Beyond Bloom, there are other ways of assessing the effectiveness of an argument or idea. Sometimes the only way to move forward from that point is to think 'outside of the bag'!
In my work in gifted education, we used a number of Edward de Bono's thinking models. Here's how the '6 Thinking Hats' might apply to responding to blog posts (or to solving a problem, or to planning an event...).
The White Hat is cold, neutral, and objective, like the lone ranger or a construction foreman. Take time to look at the facts.
• How do the ideas stack up against the realities of today's classrooms?
• Can our networks, computers, teachers handle things?
• Are policies impacted? Are new guidelines needed?
The Red Hat represents passion. Take time to listen to your emotions, your intuition.
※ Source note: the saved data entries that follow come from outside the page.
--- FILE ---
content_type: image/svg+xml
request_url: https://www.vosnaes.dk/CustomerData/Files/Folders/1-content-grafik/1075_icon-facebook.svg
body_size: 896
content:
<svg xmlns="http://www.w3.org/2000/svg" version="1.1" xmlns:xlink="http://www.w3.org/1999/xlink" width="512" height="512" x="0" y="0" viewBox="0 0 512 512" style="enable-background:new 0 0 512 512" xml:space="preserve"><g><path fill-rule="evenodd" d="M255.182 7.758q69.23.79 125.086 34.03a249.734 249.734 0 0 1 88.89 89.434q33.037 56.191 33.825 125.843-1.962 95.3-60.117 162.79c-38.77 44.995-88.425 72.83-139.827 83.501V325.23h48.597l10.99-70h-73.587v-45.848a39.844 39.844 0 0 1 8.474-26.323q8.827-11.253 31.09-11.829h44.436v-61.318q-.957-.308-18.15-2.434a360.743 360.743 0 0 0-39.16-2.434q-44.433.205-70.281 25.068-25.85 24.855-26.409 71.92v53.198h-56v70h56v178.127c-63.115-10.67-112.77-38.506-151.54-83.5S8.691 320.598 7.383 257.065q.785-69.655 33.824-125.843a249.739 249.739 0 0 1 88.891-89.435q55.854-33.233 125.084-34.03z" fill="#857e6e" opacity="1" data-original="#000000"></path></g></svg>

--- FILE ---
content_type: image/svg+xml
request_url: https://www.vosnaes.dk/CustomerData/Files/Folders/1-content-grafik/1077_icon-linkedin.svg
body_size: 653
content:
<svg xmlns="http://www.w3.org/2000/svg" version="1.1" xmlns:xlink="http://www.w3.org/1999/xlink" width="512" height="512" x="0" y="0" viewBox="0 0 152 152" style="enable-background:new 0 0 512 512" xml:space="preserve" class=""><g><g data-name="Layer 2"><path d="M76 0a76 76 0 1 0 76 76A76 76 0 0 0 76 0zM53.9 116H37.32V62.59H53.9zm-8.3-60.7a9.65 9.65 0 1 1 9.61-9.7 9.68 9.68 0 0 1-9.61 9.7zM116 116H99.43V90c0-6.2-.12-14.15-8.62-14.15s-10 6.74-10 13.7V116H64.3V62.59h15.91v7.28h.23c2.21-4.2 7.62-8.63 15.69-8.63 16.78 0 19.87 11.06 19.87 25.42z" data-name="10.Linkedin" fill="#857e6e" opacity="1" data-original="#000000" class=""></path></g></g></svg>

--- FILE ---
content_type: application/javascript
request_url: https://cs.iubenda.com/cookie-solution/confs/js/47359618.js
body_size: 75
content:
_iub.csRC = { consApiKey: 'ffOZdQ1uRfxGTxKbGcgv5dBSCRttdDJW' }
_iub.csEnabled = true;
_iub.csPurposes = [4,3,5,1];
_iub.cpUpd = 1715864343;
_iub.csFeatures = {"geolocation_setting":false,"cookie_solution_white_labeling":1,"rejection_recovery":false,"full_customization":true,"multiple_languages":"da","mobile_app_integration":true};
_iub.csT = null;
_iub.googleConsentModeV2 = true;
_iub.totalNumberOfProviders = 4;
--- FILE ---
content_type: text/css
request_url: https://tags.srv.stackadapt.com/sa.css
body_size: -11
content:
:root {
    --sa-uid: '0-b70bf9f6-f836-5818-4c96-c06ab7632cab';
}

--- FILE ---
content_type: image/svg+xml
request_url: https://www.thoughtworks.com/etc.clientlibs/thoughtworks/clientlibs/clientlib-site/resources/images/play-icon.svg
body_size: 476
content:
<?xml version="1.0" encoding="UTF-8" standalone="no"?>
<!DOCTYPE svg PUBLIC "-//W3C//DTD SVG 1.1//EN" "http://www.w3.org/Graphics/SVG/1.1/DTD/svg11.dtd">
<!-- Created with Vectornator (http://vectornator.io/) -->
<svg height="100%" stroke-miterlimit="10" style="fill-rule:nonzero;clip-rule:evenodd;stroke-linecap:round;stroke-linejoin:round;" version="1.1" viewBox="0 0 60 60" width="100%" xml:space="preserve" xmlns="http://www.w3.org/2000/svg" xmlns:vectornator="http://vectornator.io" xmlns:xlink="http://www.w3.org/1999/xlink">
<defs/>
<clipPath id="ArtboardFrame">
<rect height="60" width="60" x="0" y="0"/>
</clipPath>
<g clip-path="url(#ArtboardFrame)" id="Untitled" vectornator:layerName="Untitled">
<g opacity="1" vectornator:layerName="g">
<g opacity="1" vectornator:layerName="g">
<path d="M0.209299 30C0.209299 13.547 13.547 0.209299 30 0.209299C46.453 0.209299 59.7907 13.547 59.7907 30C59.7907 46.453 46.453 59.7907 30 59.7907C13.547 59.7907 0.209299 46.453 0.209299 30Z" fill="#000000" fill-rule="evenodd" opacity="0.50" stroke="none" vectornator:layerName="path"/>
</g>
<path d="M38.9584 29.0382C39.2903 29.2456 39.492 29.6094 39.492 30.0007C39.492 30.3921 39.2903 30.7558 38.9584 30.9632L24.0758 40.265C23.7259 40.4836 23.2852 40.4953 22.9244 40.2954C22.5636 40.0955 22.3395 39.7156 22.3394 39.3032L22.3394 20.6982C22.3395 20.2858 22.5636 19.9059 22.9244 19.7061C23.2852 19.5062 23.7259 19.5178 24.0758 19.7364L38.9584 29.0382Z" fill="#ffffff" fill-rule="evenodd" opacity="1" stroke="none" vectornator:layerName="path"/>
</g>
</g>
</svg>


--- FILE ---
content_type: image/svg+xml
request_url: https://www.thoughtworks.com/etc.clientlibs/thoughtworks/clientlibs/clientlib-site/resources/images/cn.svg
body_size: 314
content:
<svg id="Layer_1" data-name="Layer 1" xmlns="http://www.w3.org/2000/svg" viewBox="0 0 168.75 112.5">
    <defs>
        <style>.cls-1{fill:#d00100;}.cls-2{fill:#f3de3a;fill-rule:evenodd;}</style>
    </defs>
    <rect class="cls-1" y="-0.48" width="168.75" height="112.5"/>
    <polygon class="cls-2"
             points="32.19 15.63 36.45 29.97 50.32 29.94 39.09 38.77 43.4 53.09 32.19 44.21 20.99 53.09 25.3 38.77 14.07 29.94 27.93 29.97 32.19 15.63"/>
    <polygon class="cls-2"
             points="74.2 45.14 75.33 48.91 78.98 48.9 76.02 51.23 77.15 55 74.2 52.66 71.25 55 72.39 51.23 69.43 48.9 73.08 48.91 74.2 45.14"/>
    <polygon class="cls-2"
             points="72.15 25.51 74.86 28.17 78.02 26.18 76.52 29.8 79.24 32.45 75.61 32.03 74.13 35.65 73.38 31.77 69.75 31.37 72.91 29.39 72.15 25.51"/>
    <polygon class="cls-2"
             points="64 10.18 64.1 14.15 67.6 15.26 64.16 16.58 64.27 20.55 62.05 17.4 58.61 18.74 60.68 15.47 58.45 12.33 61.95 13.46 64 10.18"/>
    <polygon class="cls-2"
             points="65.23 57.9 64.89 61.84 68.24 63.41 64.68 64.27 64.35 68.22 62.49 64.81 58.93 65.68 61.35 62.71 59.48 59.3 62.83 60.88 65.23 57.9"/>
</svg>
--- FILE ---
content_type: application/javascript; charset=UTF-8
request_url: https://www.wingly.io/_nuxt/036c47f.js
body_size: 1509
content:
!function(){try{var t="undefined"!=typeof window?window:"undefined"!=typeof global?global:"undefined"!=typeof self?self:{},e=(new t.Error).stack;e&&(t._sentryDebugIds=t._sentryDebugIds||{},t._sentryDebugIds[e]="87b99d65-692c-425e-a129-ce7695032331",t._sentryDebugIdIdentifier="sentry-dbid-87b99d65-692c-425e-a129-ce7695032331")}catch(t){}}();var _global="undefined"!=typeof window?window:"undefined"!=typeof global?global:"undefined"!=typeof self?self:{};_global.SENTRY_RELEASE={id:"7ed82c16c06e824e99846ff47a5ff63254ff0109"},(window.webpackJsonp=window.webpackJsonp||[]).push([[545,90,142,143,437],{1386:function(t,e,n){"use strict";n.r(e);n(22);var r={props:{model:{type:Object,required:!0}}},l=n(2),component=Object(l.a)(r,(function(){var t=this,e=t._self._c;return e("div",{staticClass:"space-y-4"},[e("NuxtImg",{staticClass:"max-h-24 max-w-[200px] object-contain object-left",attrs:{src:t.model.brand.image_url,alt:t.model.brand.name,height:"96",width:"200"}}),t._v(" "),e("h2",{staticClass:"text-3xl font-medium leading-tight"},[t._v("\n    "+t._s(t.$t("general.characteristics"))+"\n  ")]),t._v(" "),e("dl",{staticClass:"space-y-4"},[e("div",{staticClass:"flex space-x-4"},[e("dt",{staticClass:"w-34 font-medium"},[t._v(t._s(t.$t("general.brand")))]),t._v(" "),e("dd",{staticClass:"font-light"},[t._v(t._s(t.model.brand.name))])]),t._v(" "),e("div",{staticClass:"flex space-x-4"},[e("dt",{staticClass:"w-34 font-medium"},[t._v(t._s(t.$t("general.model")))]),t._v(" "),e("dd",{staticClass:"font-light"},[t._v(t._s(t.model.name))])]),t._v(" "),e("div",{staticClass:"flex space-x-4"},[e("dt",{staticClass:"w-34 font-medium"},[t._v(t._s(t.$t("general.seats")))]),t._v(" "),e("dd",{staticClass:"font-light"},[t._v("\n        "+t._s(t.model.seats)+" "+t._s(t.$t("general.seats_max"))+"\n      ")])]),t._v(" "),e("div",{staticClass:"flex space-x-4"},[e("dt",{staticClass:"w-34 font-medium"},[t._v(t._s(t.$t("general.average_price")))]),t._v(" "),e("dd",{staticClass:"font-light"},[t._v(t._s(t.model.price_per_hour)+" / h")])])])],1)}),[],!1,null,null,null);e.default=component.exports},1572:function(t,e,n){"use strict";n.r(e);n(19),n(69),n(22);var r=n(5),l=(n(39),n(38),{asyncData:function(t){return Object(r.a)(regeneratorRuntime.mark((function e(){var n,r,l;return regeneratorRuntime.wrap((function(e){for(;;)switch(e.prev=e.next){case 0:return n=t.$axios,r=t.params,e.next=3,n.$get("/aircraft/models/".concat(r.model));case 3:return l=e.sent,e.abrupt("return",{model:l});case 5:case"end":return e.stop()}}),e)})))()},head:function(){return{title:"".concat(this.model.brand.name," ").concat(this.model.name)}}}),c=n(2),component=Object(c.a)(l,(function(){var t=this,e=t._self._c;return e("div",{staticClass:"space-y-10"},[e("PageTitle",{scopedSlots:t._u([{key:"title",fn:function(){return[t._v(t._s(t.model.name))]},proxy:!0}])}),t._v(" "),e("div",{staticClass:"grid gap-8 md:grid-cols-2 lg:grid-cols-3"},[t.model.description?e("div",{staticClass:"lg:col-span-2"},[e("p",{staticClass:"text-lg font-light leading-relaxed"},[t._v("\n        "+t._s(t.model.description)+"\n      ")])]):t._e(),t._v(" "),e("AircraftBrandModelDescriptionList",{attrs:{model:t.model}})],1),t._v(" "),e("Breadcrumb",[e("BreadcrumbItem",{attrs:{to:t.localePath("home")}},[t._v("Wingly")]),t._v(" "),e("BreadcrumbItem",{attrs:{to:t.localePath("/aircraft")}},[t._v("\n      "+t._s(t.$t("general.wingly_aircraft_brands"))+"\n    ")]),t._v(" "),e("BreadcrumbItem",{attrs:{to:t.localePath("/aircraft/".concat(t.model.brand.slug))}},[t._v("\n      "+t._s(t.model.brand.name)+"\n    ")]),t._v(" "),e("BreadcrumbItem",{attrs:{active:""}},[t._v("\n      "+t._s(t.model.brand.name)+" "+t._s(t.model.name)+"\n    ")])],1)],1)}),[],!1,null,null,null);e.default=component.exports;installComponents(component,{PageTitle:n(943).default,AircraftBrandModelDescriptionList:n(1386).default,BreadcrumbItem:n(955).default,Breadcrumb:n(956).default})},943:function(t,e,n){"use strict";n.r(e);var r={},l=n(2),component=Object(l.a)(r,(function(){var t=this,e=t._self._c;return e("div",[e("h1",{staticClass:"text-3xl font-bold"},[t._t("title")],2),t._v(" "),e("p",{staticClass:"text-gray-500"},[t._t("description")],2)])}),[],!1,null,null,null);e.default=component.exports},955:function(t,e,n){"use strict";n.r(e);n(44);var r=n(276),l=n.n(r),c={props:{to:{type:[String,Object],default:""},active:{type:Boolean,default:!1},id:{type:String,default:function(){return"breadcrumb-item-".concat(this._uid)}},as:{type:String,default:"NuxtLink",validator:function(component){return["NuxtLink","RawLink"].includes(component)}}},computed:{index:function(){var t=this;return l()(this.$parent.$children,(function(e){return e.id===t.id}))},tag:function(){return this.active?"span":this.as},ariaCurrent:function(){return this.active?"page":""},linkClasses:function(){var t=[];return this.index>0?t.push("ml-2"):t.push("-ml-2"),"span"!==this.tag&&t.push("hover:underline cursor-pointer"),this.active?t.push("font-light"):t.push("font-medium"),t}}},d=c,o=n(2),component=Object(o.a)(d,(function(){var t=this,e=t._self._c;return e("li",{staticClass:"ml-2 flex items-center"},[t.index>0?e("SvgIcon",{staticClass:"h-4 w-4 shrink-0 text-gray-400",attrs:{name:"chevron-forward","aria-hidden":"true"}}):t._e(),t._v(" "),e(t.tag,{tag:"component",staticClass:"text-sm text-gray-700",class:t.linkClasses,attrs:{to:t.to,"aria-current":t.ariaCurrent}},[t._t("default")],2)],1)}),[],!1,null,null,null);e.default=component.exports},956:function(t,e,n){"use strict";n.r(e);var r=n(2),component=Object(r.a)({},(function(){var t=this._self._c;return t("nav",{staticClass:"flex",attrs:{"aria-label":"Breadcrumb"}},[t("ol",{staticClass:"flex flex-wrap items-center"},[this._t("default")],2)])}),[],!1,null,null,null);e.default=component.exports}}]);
• Why must we worry about? Why can't we do it?
• What effect will funding realities have on the project?
• Will past experiences have a positive or negative impact?
The Black Hat is gloomy and negative. Take time to look at why this will fail. Think like Darth Vader, or the calculating police officer.
• What are the barriers to consider?
• What technological gaps need to be filled?
• Why will teachers respond negatively?
The Yellow Hat is sunny and positive. Take time to be hopeful and optimistic, like Curious George's man in the yellow hat…
• How will this idea make things better?
• Who will be engaged by the project/plan/idea?
• What are the short and long term benefits?
The Green Hat is grass, fertile and growing. Take time to be creative and cultivate new ideas.
• Where might this take us in 5 years?
• What tools do we need to get there?
• What supports will be needed to ensure teachers and students are successful?
The Blue Hat is the color of the sky, high above us all. Take time to look from a higher and wider perspective to see whether you are on the right path.
• Think globally, nationally, provincially, locally...
• Think of where this fits in the 'big picture' or 'system plan'.
• Is there a fit with guiding policies and vision statements?
From my experience, there are a few keys in making effective use of this thinking tool:
1] Everyone is more comfortable thinking from one common colour/style/hat... forcing yourself to think in new ways is good for personal growth.
2] All members of a team should consider things from the same perspective at any on time (i.e., "We are all now thinking from the sunny perspective of the yellow hat.").
3] In considering any big question or issue, group members should rotate through all six perspectives.